We just returned from an ambitious road trip. We covered nearly 1900 miles in 5 days. All so I could see one of my favorite singer-songwriters perform live. John Mayer delivered in a big way. When the kids gave me the tickets for the concert in Atlanta back on Mother’s Day I had no idea what a stroke of luck it was to see him at that particular venue. The kids didn’t pick Atlanta by design, but rather it was the venue that still had tickets available that didn’t fall on a weekend we worked at the Visitors Center here at Saylorville.  Champ gave them the green light ahead of time to buy them for me.  I have listened to and enjoyed his music since he arrived on the mainstream music scene in the 90’s. He is an incredibly talented guitarist.  His song writing and lyricism is second to none in my opinion. Somewhere along the line I missed that he moved to Atlanta at the beginning of his music career and got his start playing in local clubs there. Where musicians are concerned I focus on their music and talent. I don’t pay much attention to the rest. That being said, he pulled out all the stops to play to the audience at his ‘musical birthplace’ as he called it when he came on stage. Watching a musician perform his or her music live is by far one of my favorite experiences; watching them at an outdoor venue is that much sweeter to me. The two most nourishing things to my spirit are being outside and music. It doesn’t get much better for me, than an outdoor concert. Well played kids!

I learned something about myself on that trip.  I don’t like big cities much anymore. They’re expensive, crowded and noisy.  I sat at my table on the patio of our digs in Volunteer Village after we arrived home. As I sat there eating my Casey’s Taco Pizza (one of my favorite comfort foods) I said to Champ it was good to be home where it was quiet. Just about then I realized it was anything but quiet there in my campsite. At that moment there was a symphony of locusts, frogs, evening birds calling and in the distance the band playing at the marina over the hill and the occasional motorcycle going through the gears across the marina bridge. It was every bit as noisy as the city. The difference was the sounds of summer in a campground in the woods appeal to my spirit. I started to think about other parallels. City streets are narrow and crowded and full of potholes. That annoys me as I drive through them. A path or road through a wildlife refuge of wooded area is also narrow. It has ruts instead of potholes and the crowding is often caused by overhanging trees or fallen limbs instead of parked cars and pedestrians. That doesn’t bother me at all. In the city, cars honk and sirens scream. In the wilderness, the coyotes howl and scream and locusts can be deafening at times. It’s kind of a city mouse - country mouse thing for me these days. I have evolved a lot from the kid who lived in the thick of the mid Atlantic coast for most of my 20’s and loved it to the semi-retired RV volunteer who makes her home in campgrounds and wildlife refuges.

One of the toughest things for me in winter, before I started escaping, was the lack of outdoor sounds.
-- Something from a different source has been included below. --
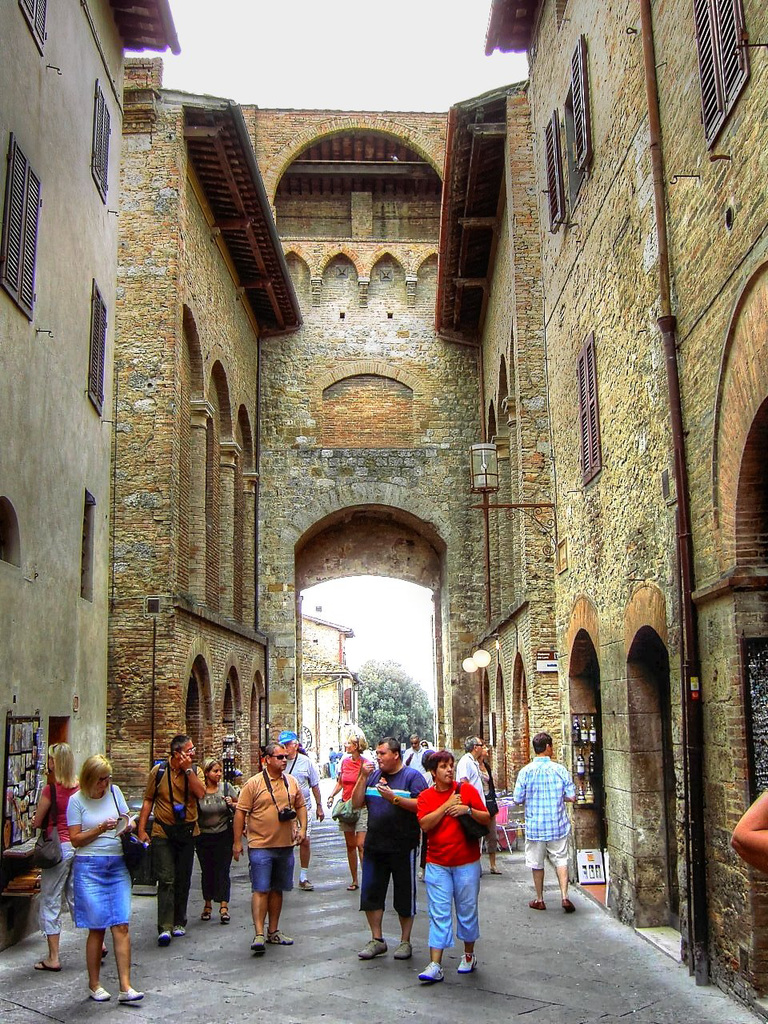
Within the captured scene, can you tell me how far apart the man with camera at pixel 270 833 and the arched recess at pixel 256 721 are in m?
12.6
Winter is cold and quiet. Wind and the fracturing sound of ice breaking and tree limbs seizing are about it. Everything sounds hard in the winter in a cold climate.  Summer sounds are soft, flowing and melodic.
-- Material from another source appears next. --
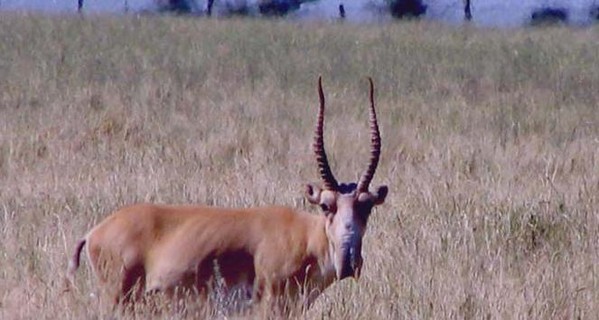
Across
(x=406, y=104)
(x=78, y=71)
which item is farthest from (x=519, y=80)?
(x=78, y=71)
For the remainder of late summer I’ll relax in my lawn chair in front of the camper and listen for the cues that fall is coming. The sound of a flock of geese flying over as they migrate south. The sounds of leaf blowers and the smell of leaf smoke. I’ll dream of another warm winter in the south and our next Volunteer gig for Texas Parks and Wildlife. As I listen to the comforting sounds of the woods in summer I’ll sort through my mixed emotions about leaving for the winter and look forward to knowing we will return to this same place in the spring and spend another busy summer in our home state of Iowa.